A la grande halle de la Villette, dans l'est parisien, chefs d'Etat et de gouvernement, mais aussi représentants d'ONG, entrepreneurs, membres de la société civile, ont débattu de la gouvernance mondiale avec, là encore, le message politique clair en faveur du multilatéralisme.

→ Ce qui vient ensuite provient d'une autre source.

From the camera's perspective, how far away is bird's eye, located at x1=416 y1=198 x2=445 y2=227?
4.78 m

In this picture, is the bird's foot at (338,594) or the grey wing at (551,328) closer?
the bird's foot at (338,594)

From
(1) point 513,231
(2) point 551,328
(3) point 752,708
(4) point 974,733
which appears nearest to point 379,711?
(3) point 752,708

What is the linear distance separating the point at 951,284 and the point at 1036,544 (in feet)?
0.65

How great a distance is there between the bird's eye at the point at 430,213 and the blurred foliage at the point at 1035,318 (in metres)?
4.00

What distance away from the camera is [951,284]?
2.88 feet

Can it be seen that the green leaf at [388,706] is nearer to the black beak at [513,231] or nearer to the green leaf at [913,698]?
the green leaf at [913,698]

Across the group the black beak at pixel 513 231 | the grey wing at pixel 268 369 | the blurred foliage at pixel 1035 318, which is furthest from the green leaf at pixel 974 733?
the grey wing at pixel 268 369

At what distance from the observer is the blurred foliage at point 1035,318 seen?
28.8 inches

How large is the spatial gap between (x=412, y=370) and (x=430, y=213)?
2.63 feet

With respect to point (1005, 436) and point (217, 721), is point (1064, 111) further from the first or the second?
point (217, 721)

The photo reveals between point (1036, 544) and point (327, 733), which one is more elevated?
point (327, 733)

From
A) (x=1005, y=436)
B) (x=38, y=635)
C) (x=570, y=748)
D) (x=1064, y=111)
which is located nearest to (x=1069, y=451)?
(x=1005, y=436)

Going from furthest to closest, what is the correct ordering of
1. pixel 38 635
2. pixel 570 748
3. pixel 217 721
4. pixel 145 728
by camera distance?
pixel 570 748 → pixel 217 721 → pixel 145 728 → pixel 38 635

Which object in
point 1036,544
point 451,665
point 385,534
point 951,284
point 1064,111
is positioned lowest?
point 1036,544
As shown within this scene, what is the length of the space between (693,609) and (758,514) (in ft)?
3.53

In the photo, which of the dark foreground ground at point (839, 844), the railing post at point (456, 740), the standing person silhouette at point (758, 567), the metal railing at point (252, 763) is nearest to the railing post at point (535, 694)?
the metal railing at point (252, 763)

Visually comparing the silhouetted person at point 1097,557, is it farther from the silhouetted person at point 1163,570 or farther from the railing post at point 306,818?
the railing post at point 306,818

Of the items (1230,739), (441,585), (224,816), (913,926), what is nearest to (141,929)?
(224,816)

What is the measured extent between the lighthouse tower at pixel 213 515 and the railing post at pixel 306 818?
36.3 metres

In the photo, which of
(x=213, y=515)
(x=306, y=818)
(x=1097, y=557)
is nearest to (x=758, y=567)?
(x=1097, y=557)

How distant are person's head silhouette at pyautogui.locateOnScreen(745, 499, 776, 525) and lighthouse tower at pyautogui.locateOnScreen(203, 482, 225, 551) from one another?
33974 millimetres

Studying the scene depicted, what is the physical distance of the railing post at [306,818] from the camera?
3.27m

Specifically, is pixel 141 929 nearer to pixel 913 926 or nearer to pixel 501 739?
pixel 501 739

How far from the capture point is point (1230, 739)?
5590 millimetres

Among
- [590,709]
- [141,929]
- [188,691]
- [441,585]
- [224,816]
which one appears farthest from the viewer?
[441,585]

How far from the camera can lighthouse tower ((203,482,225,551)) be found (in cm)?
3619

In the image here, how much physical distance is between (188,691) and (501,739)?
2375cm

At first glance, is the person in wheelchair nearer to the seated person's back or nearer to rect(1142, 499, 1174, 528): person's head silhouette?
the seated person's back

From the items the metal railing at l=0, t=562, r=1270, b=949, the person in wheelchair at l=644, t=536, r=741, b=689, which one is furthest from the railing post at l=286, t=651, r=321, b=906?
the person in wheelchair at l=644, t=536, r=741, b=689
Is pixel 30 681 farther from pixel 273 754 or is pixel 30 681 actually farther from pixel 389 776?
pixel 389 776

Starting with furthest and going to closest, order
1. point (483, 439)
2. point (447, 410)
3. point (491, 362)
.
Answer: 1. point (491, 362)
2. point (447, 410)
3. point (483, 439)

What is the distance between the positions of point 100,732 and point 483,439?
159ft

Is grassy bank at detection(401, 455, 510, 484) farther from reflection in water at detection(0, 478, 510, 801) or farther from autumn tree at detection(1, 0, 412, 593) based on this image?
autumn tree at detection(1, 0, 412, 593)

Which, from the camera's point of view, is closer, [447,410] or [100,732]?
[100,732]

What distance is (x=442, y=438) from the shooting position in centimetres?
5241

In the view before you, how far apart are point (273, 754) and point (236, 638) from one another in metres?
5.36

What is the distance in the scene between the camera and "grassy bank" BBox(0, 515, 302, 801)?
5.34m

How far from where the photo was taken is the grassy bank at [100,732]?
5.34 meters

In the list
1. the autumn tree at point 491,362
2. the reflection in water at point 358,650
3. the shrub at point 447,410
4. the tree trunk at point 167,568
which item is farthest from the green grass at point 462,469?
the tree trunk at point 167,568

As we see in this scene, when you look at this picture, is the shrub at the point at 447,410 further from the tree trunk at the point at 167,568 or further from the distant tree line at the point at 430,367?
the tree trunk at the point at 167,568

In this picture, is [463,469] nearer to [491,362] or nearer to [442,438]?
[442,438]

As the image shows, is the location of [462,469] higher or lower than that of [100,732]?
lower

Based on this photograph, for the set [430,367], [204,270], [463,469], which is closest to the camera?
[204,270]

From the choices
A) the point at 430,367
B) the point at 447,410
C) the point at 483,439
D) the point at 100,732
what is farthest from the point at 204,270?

Ils devront à l'issue du forum promouvoir des projets et des «solutions concrètes aux problèmes transfrontaliers». Car une des idées-force est de démontrer «la capacité des instruments du multilatéralisme à aider les gens», selon un des organisateurs, alors que de plus en plus de dirigeants et d'électeurs de par le monde semblent douter de l'efficacité du modèle à les préserver de certains méfaits de la mondialisation.
Plusieurs de ses plus fervents défenseurs, Emmanuel Macron, Angela Merkel, Justin Trudeau, Antonio Guterres plaideront pro domo devant une assistance globalement acquise. «Le système multilatéral est essentiel pour développer et financer les efforts de lutte contre la menace de changement climatique», a plaidé dans une tribune au Journal du dimanche le président de la Banque mondiale - une des incarnations du multilatéralisme - Jim Yong Kim.